Steeve Gagnon: «Nous avons le devoir spirituel de prier pour lui, pour sa conversion»

AMQUI — «Nous avons le devoir spirituel de prier pour lui, pour sa conversion.»

Cette voix douce qui résonne à peine dans l’église silencieuse parle de Steeve Gagnon, accusé d’avoir fauché à mort deux aînés, en plus d’avoir renversé plusieurs autres piétons, dont deux bambins, lundi à Amqui.

Kindé Cosme Arouko est le curé responsable des 22 paroisses de la vallée de la Matapédia. C’est un petit homme calme aux cheveux grisonnants, vêtu d’une chemise avec un col qui s’apparente au col romain.
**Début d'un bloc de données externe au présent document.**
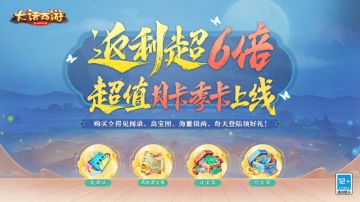 全新月卡季卡福利上线，超值6倍返利等你来！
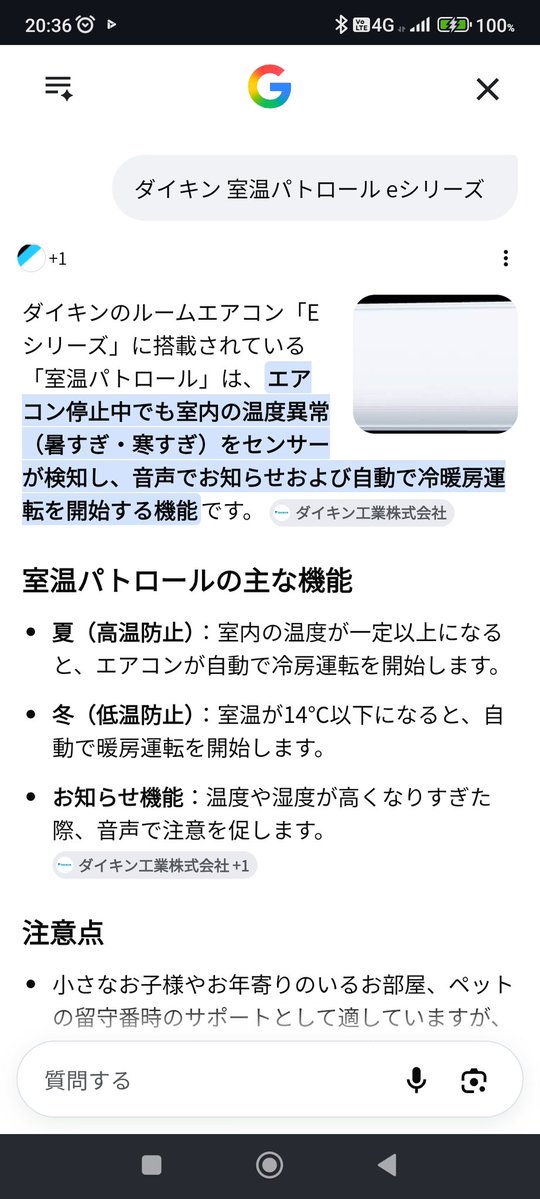 jiji_daisuke's tweet photo. 最近、購入したもの
今日はコンプレッサー式除湿機、ニトリで棚を購入

コンプレッサー式除湿機の性能は20年くらい前に購入して性能に驚いたのを覚えてるので再度購入

小型でも十分湿度を取る
やや音が大きい

ダイキンのエアコンは室温パトロールが付いていた
これは高齢者、ペット対策で良い https://t.co/KLks9PtQzX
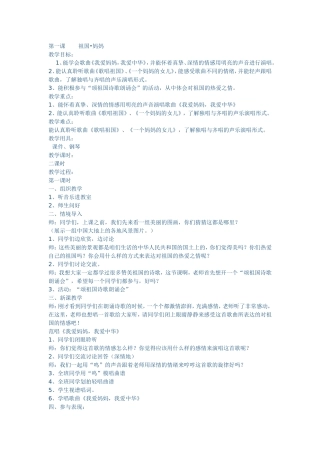 四年级音乐教案(同名2817)
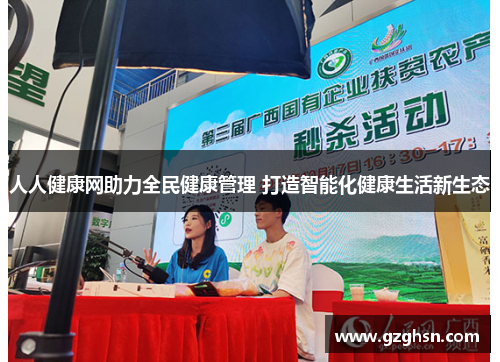 人人健康网助力全民健康管理 打造智能化健康生活新生态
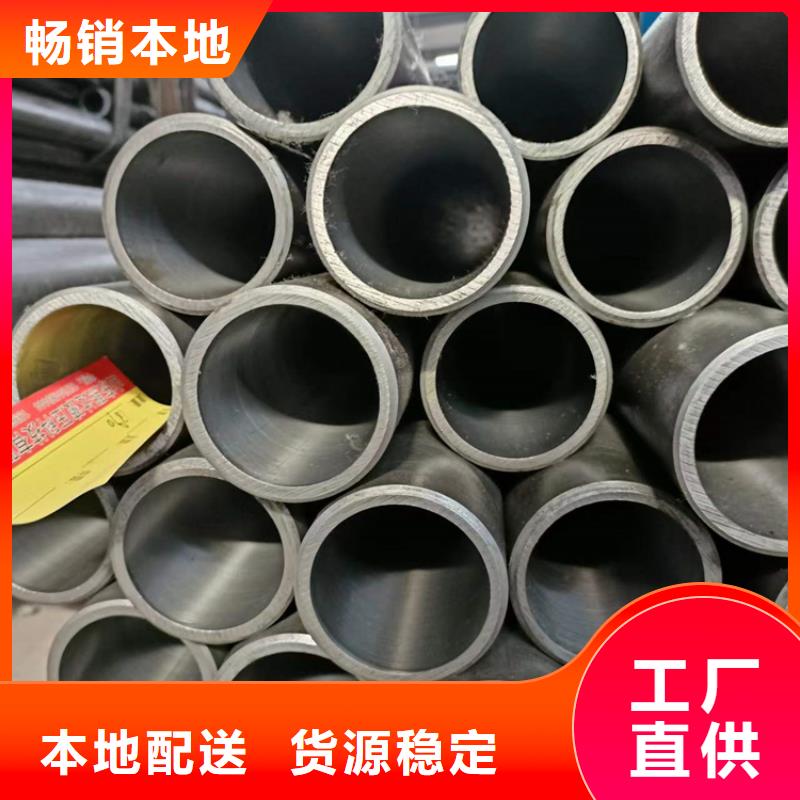珩磨管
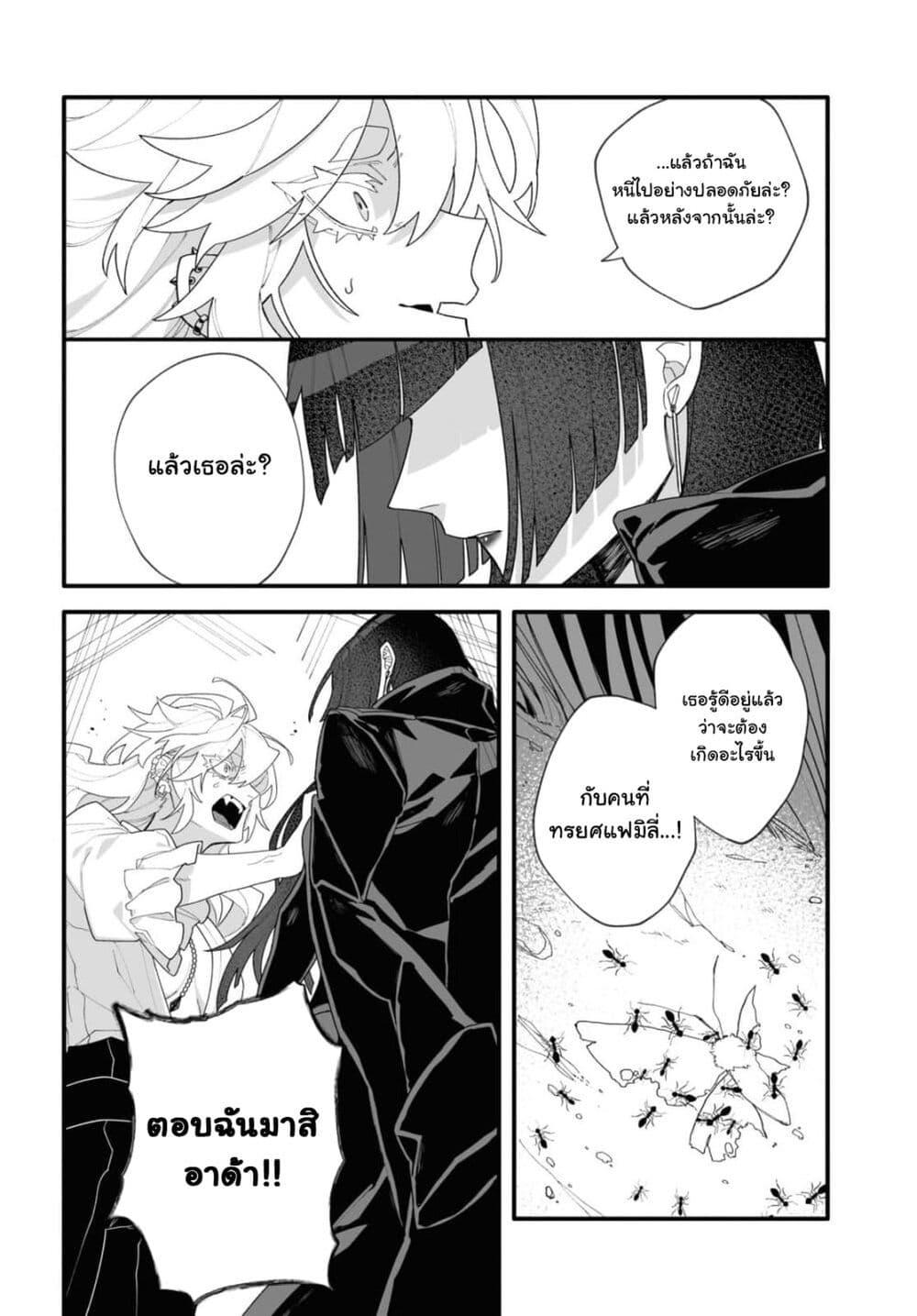 Manga-lc-com อ่านมังงะ อ่านการ์ตูน ออนไลน์ ฟรี Ada to Eiva ตอนที่ 1 2 3 4 5 6 7 8 9 10 11 12 13 14 ฟรี ไม่มีโฆษณา Manga-lc - อ่าน มังงะ อ่าน การ์ตูน ออนไลน์ อ่านมังงะ ฟรี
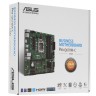 Материнская плата ASUS PRO Q670M-C-CSM 90MB19E0-M2EAYC
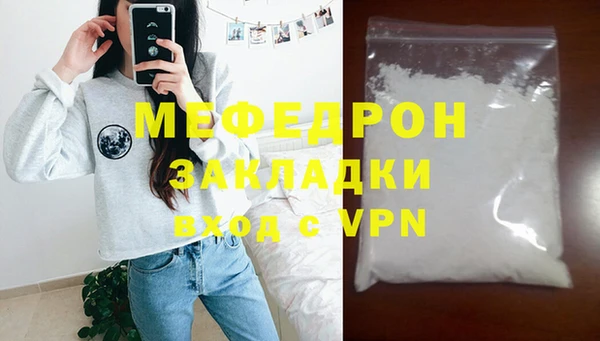 сатива Абдулино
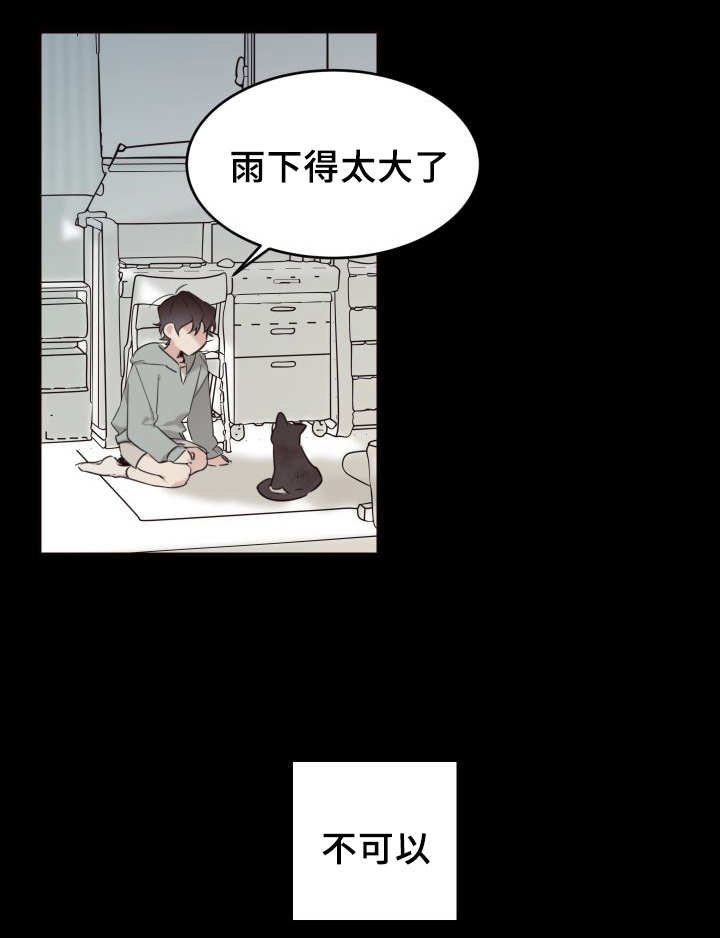第24章：不然就杀了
Ce Béninois d’origine, arrivé en 2018, doit couvrir un immense territoire et est confronté à toutes sortes de défis depuis son arrivée. Découvrir le froid humide, la première neige. 

«C’est difficile, mais il faut apprendre l’adaptation, explique l’homme sur un ton et serein. Et puis je m’adapte bien et j’aime le milieu, ce qui fait que c’est plus facile.»

Mais le plus dur? Les églises presque vides, alors qu’au Bénin les assemblées font salle comble.

«Nous autres, l’église est remplie de monde, il n’y a pas de place pour s’asseoir. Les gens restent dehors pour écouter la messe. Et quand on arrive ici l’église est vaste, presque vide à l’intérieur.»

Cette fois, sa communauté d’Amqui, où il habite, vit un deuil et un immense chagrin après la tragédie de lundi. Des fidèles viennent chercher du réconfort. On distribue des biscuits et du café à l’entrée.

«C’est un choc, très grand, les gens ont peur… On demande au Seigneur que ça n’arrive plus», témoigne-t-il en entrevue avec La Presse Canadienne au milieu de sa vaste église d’une blancheur immaculée, restaurée, éclairée par des vitraux chatoyants. 

Dans les marches, les oursons en peluche et les bouquets s’accumulent, dons des concitoyens, à la mémoire des éprouvés.

«C’est un drame difficile à supporter», dit M. Arouko, qui célébrera une messe vendredi soir avec l’archevêque de Rimouski, Denis Grondin, pour honorer les victimes. 

Après avoir visité mardi les lieux où Gagnon aurait foncé sur les piétons avec la camionnette, pas très loin de l’église,  le prêtre est revenu «affecté», selon ses mots.

«Je me suis retiré et j’ai prié, puis je me concentre et je prends le côté positif des choses. (…) Je prends mon courage pour encourager aussi le peuple.»

Il constate que ses paroissiens ont de nombreuses questions sans réponse sur le pourquoi du drame. Lui constate que beaucoup de gens au Québec souffrent d’isolement et qu’il faut se demander comment on peut mieux soutenir «les gens en détresse», mieux les prendre en charge.

«Quand on ne partage pas ce qu’on vit, ça se dégrade davantage», fait-il remarquer.

Le religieux de 46 ans appelle à ne pas juger Steeve Gagnon et plutôt laisser la justice faire son travail. 

«Nous avons le devoir spirituel de prier pour lui, pour sa conversion, pour qu’il change de coeur, pour qu’il regarde les choses positivement, de tout son coeur, pour qu’il abandonne ce penchant mauvais, pour que cela n’arrive plus.»

Le prêtre est déjà en train de préparer la cérémonie de vendredi. Il choisit les textes, les prières, pour donner un sens à l’insensé, pour réconforter.

«En gros, c’est un message d’espérance. (…) Le moment est difficile, mais le monde ne s’arrête pas, ça continue.»